▶ **PAGE TEXT**:
= Beginning of Section =
Nobody around Ithaca is fooled by the balmy late December weather. OK, a few dreadlocked boneheads were careening around the Commons shirtless yesterday. Smoked a little too much Salvia or is that Saliva, eh? What the fuck is Salvia anyway? All the headshops along botiqueland boulevard are advertising it.
The oldtimers know that winter is just getting warmed up. In another few days Ithaca will once again be encased in a frozen jello mold of dirty snow and ice. Waiting for mister groundhog. Like some fuzzy godot. A few idiots will leave their xmas lights up until April to fool themselves into thinking that there is something to look forward to in life.
Ez knows there is nothing to look forward to. No pancake dinners. No holidays on ice. No terrorist attacks. Nothing. This is Ithaca in winter. Hunker down.
Well, at least, we have tv. Hyperreality in a box. Let your brain fall asleep. And you can always look forward to the Thursday night lineup. Autopsy night.
= End of Section =
▶ **HOW TO COMPLETE THIS TASK**:
Answer these questions about the post on winter in Ithaca:
1. What were a few dreadlocked people doing around the Commons yesterday?
2. Until what month will a few people leave their xmas lights up?
3. What name does the post give the Thursday night lineup?
Nothing in the material matters for this.

▶ **DATA UNDER STUDY**:
= Beginning of Section =
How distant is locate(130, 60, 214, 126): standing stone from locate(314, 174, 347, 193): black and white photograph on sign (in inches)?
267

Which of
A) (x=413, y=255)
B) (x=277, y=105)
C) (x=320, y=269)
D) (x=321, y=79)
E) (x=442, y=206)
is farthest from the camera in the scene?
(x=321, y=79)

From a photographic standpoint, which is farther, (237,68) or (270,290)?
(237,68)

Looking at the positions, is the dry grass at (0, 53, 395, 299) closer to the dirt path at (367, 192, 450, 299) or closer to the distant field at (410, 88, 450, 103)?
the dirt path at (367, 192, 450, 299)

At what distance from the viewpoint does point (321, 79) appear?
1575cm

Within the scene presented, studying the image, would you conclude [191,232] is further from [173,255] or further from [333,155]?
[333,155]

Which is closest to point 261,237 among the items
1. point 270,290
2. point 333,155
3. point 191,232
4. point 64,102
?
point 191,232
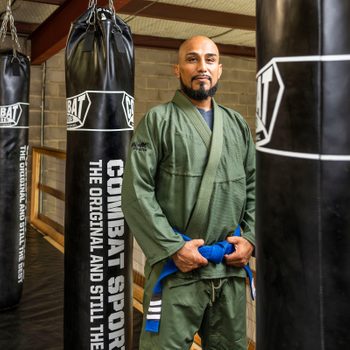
= End of Section =
▶ **RESPONSE AREA**:
1. Careening around shirtless.
2. April.
3. Autopsy night.